#### Instructions to follow
Would you transcribe all of the data exactly, down to the last character?

#### Data section
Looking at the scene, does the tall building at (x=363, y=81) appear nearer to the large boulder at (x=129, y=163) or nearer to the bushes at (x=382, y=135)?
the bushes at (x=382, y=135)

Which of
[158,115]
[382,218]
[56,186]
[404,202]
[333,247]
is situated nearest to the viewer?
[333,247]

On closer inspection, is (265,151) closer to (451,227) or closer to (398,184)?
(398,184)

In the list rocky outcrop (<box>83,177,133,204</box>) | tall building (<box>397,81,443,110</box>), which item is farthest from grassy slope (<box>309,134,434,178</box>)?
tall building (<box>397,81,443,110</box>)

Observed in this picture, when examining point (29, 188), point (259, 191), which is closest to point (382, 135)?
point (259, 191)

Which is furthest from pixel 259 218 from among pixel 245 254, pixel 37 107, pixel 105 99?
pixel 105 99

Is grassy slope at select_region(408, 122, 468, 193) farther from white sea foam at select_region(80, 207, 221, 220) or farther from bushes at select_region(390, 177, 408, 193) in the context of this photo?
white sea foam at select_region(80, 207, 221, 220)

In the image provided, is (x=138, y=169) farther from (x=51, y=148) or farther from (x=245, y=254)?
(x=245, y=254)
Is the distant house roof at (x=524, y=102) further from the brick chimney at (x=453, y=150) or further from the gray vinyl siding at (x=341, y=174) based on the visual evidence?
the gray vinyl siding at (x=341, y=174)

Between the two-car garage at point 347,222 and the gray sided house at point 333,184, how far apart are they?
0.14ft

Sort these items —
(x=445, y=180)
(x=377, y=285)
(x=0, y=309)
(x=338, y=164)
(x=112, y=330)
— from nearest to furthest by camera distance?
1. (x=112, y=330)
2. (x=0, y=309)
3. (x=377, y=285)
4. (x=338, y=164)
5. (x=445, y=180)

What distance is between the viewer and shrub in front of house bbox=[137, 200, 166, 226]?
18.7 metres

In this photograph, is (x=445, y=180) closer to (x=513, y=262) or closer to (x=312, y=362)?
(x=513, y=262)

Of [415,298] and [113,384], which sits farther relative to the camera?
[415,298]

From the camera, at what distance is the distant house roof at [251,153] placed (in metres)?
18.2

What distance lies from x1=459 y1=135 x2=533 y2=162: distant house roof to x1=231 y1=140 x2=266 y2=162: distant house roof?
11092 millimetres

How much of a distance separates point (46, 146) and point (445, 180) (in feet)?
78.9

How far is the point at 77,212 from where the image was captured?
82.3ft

#### Solution below
Looking at the scene, does the tall building at (x=363, y=81) appear nearer to the large boulder at (x=129, y=163) or nearer to the bushes at (x=382, y=135)?
the bushes at (x=382, y=135)

Which of
[158,115]
[382,218]
[56,186]
[404,202]
[333,247]
is situated nearest to the viewer?
[333,247]

On closer inspection, is (265,151) closer to (451,227) or closer to (398,184)?
(398,184)

In the list rocky outcrop (<box>83,177,133,204</box>) | tall building (<box>397,81,443,110</box>), which item is farthest from grassy slope (<box>309,134,434,178</box>)?
tall building (<box>397,81,443,110</box>)

Observed in this picture, when examining point (29, 188), point (259, 191), which is closest to point (382, 135)?
point (259, 191)

Which is furthest from pixel 259 218 from among pixel 245 254, pixel 37 107, pixel 105 99?
pixel 105 99

Is grassy slope at select_region(408, 122, 468, 193) farther from white sea foam at select_region(80, 207, 221, 220) or farther from bushes at select_region(390, 177, 408, 193) in the context of this photo?
white sea foam at select_region(80, 207, 221, 220)

In the image provided, is (x=138, y=169) farther from (x=51, y=148) or farther from (x=245, y=254)?
(x=245, y=254)
Is the distant house roof at (x=524, y=102) further from the brick chimney at (x=453, y=150) or further from the gray vinyl siding at (x=341, y=174) based on the visual evidence?
the gray vinyl siding at (x=341, y=174)

Between the two-car garage at point 347,222 and the gray sided house at point 333,184, how far apart are they?
0.14ft

Sort these items —
(x=445, y=180)
(x=377, y=285)
(x=0, y=309)
(x=338, y=164)
(x=112, y=330)
— from nearest to furthest by camera distance?
1. (x=112, y=330)
2. (x=0, y=309)
3. (x=377, y=285)
4. (x=338, y=164)
5. (x=445, y=180)

What distance is between the viewer and shrub in front of house bbox=[137, 200, 166, 226]?
18.7 metres

In this photograph, is (x=445, y=180) closer to (x=513, y=262) or closer to (x=312, y=362)?
(x=513, y=262)

Of [415,298] and [113,384], which sits farther relative to the camera?
[415,298]

From the camera, at what distance is the distant house roof at [251,153] placed (in metres)?
18.2

What distance lies from x1=459 y1=135 x2=533 y2=162: distant house roof to x1=231 y1=140 x2=266 y2=162: distant house roof?
11092 millimetres

How much of a distance separates point (46, 146) and point (445, 180) (in feet)?
78.9

How far is the point at 77,212 from where the image was captured?
82.3ft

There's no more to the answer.